Preparing for a mediation requires almost as much work as a hearing, however what I point out is the great advantage with mediation is that you still have control over the outcome, whereas in court it is completely up to the Judge. Mediation generally are for a day and it depends on the complexity of the dispute. I have undertaken a complex commercial mediation with a private mediator and it cost $30,000 but it settled on the day and if it had of continued to a hearing it would have cost around $150k.
I am interested to hear from small business owners what they do when they get into a dispute - this could be from anything from an issue with a supplier or customer or employee to internal disputes...
I guess it depends on the situation and context Nicole, but if it's an internal matter of opinion rather than fact, as the business owner yours is the final word.
If a dispute with an external entity, I would seek an independent ruling – arbitration – rather than lawyer as first port of call. Sometimes a fresh set of eyes can diffuse a situation and provide perspective.
If however, the dispute is over money owed, get the legal attack dogs onto it pronto!
What do you do with a client who after 90 days still hasn't settled a $209 invoice they keep saying they will?
I assume you have had enough contact with them that there is no doubt this amount is neither overlooked nor disputed. So it depends on the commercial value of the client to you:
1. This is the only invoice. Send a letter advising legal action if not paid within 7 days. They will either pay or not. If they don't, write the debt off and move on. Spending more time and money on a small, slow-paying client is just not worth it.
2. You have ongoing business for a reasonable amount with them.

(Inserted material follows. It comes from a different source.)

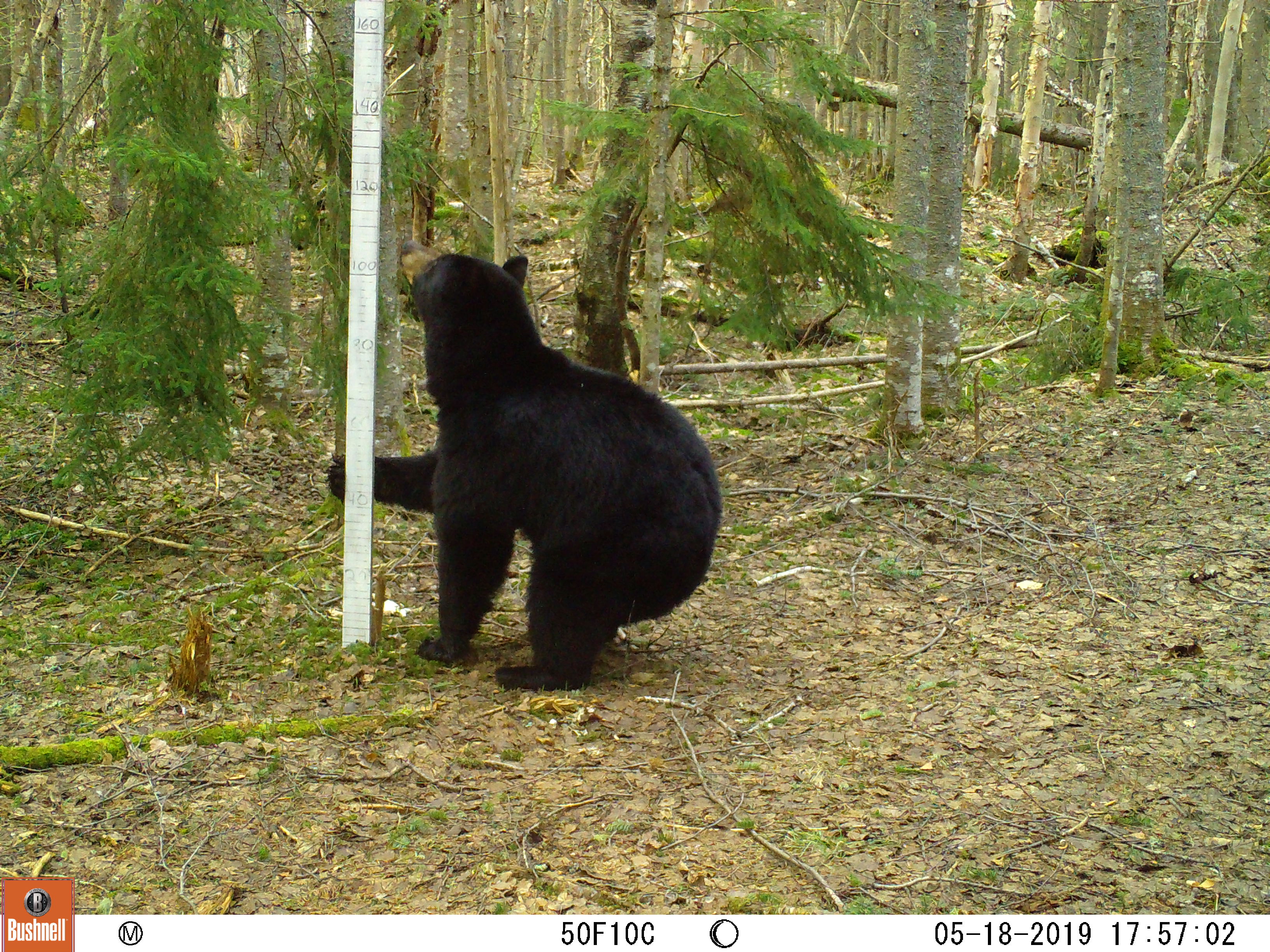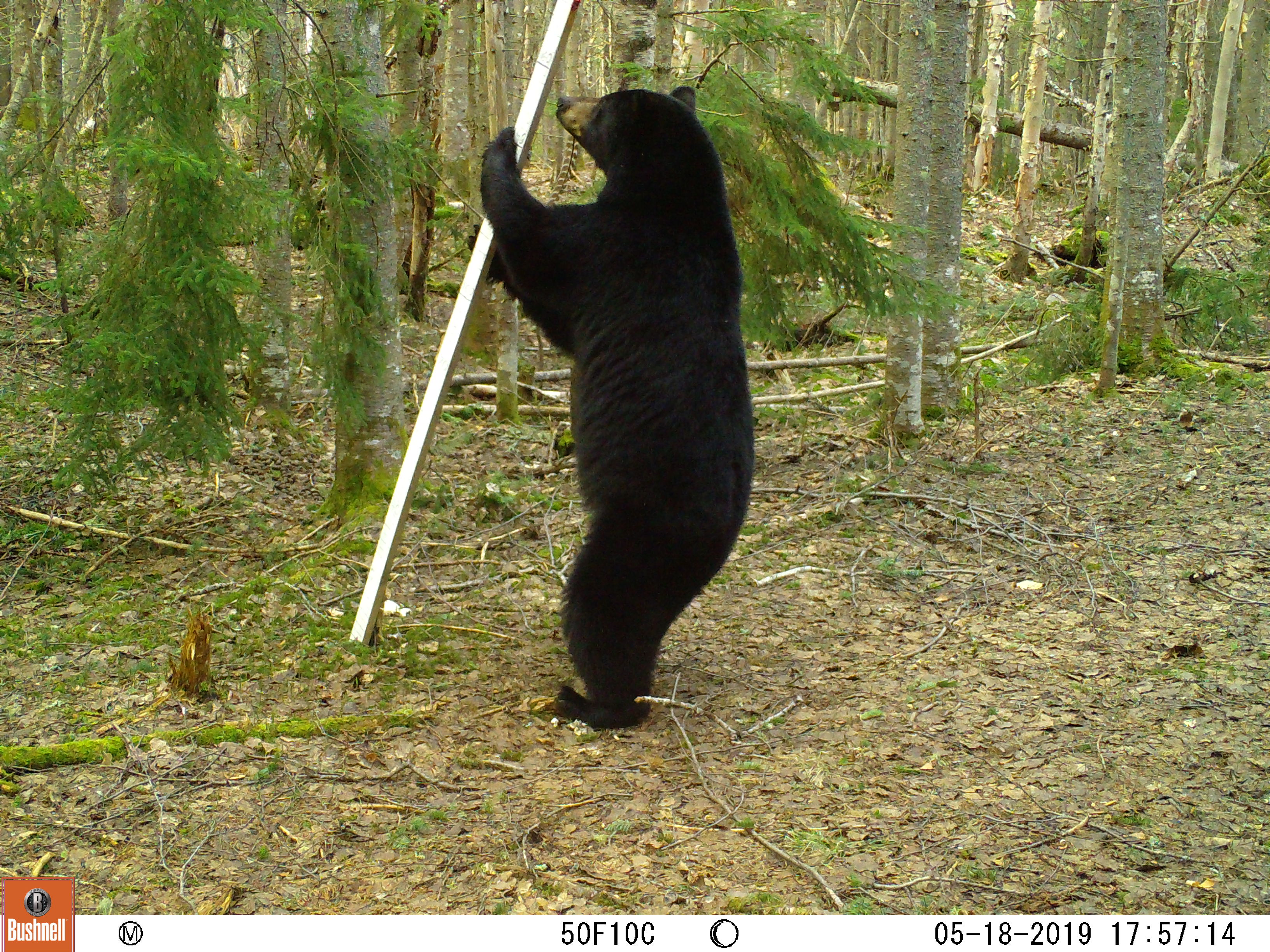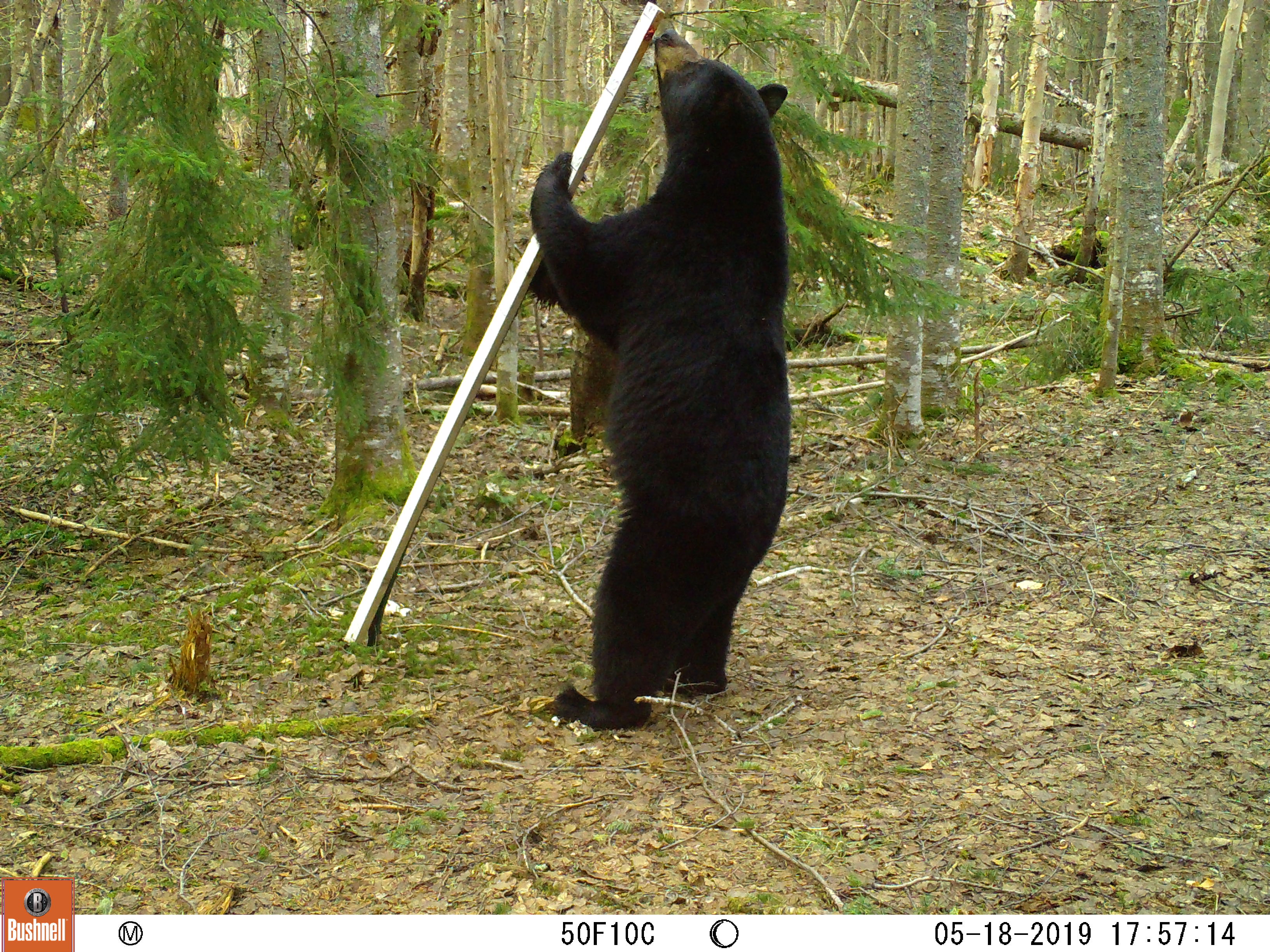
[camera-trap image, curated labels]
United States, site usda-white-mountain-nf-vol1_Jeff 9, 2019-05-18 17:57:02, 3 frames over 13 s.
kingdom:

Send a letter / email advising that your policy is to do no further work for clients with bills 90+ days overdue so their account has been suspended. They need to pay within 7 days. All future work will require a deposit in advance / be on a 7 day payment term.
3. You have no business at present but hope for some in the future. Build it into the pricing for the future work and make sure the payment terms on that future work are cast-iron including an advance payment, and that they sign for the work before you start doing anything.
Including a clear statement of payment terms in your T&C is also a good idea.
BTW I once had a client who only ever paid on receipt of a 7 day warning letter. Non-payment was clearly a cashflow management issue for them and the 7 day letter acted as a warning to them that it was time to stop resisting and pay up. Once I knew the pattern I just made sure they got 7 day letters at 60 days when other clients didn't get them till 90 days.